Metropolitan News-Enterprise

 

Thursday, December 26, 2002

 

Page 1

 

C.A. Reinstates Rights Suit Against County, Says Jury Should Have Been Allowed to Decide Probable Cause for Search

 

By ROBERT GREENE, Staff Writer

 

A probationer who sued officers for false arrest and unreasonable search and seizure will get his day in court under a ruling Tuesday by this district’s Court of Appeal.

Reversing a judgment of nonsuit entered by Los Angeles Superior Court Judge Daniel Pratt, the appeals court ruled that David Venegas should be able to put his case before a jury.

Pratt erred, the appeals court ruled, in granting nonsuit to Los Angeles County and a host of law enforcement officials based on a determination of probable cause, in the same way a judge presiding over a criminal evidence suppression would.

In a civil rights case under 42 U.S.C. Sec. 1983, Superior Court Judge Aurelio Munoz wrote for the Court of Appeal, the issue of probable cause is a question for the jury.

“Here, the trial court, rather than the jury, attempted to resolve those issues,” Munoz wrote on assignment for this district’s Div. Seven. “This was error and we reverse.”

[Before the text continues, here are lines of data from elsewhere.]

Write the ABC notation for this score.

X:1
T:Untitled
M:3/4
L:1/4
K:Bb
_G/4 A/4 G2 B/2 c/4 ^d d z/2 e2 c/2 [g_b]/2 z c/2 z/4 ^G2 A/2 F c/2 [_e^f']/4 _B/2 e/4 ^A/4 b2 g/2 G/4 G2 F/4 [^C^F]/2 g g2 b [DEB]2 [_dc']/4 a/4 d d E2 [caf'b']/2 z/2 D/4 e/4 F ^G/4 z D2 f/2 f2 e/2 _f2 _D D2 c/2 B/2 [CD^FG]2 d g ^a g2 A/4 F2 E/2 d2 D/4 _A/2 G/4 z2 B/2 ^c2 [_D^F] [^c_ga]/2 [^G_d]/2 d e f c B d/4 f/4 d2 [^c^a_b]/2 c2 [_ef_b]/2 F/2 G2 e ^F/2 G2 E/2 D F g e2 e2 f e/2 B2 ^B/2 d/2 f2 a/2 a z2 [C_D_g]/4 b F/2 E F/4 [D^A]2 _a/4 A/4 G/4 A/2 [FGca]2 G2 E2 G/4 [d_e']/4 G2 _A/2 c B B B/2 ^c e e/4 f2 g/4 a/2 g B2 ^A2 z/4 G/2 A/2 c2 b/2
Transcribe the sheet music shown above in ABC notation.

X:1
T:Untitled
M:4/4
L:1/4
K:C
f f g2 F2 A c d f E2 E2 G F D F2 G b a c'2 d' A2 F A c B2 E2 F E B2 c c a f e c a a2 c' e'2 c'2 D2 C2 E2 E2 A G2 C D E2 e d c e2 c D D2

Officers from several law enforcement agencies around Los Angeles County in an auto theft task force were investigating car thefts in June 1998 while preparing to execute a search warrant on the home of Ricardo Venegas. With a photograph of the subject they instead found someone who looked like him—his younger brother, David Venegas, who was driving his Mercury Cougar with his wife to a gas station in Bellflower.

Some task force members followed the couple, noting that the1989 Cougar was in a high-theft class of cars.

The officers confronted Venegas and ended up handcuffing him, then began examining his car to see whether the vehicle identification numbers matched. They noted that there was no VIN posted on the car window.

They also demanded to see Venegas’ driver’s license. Unfortunately, Venegas had left it at home.

One of the officers then asked Venegas to sign an entry and search waiver form so they could go to his house and pick up his license. The purpose was to determine his valid identification so they could run his name through their system and determine whether there were any outstanding warrants on him.

Venegas’ wife signed the form while Venegas, handcuffed, was placed in the back of the police van. The wife was driven to the house and the license was recovered, but then police conducted a thorough search of the house far beyond the scope of the license search.

Meanwhile, Venegas was booked on suspicion of altering a vehicle identification number, based on the fact that police recovered a partial number on the engine block.

But after officers took apart the car door and found that the number there matched the block, they ordered him released. He was held for another two days before being let go.

In Venegas’ suit for false arrest and unlawful search and seizure, Pratt granted the defendants’ nonsuit motion, finding that Venegas looked like his brother, there were no visible vehicle identification numbers in the car, he was noncooperative with the officers, and had no drivers license-or other California identification-with him.

Munoz acknowledged that if the VIN had been removed, the officers had reasonable suspicion to believe he had violated a Vehicle Code section. The subsequent questioning was appropriate as incident what amounted to a traffic stop, they said, and the handcuffing was reasonable for protection when Venegas became hostile.

But even with reasonable suspicion, Munoz said, there facts warrant dismissal of the motion for nonsuit.

“On this record,” Munoz said, “the jury reasonably could have determined that the officers knew within minutes that Venegas was not his brother, that the information obtained by the officers at the gas station did nothing to implicate the Venegases in any offense other than the [Vehicle Code] violation, that the officers knew that they could have run the name ‘David Venegas’ through their system to see if any results matched up with the individual they had before them, that it was unnecessary for the officers to detain [his wife] further and accompany her into the Venegas home, and that the two-hour detention, including the search of the Venegas home, was not reasonably designed to quickly resolve the issue of Venegas’s identity.”

In other words, he said, a reasonable jury could conclude that the detention and search were not reasonably necessary to perform the duties incurred by virtue of the stop. They also could conclude that what amounted to a two-hour detention before Venegas was booked was not reasonably incident to a traffic stop.

As for the search of the home, the judge said, a jury also was competent to consider whether consent was properly given, and whether the officer exceeded the scope of the consent by continuing the search after they recovered the driver’s license.

The case is Venegas v. County of Los Angeles , 02 S.O.S. 6360.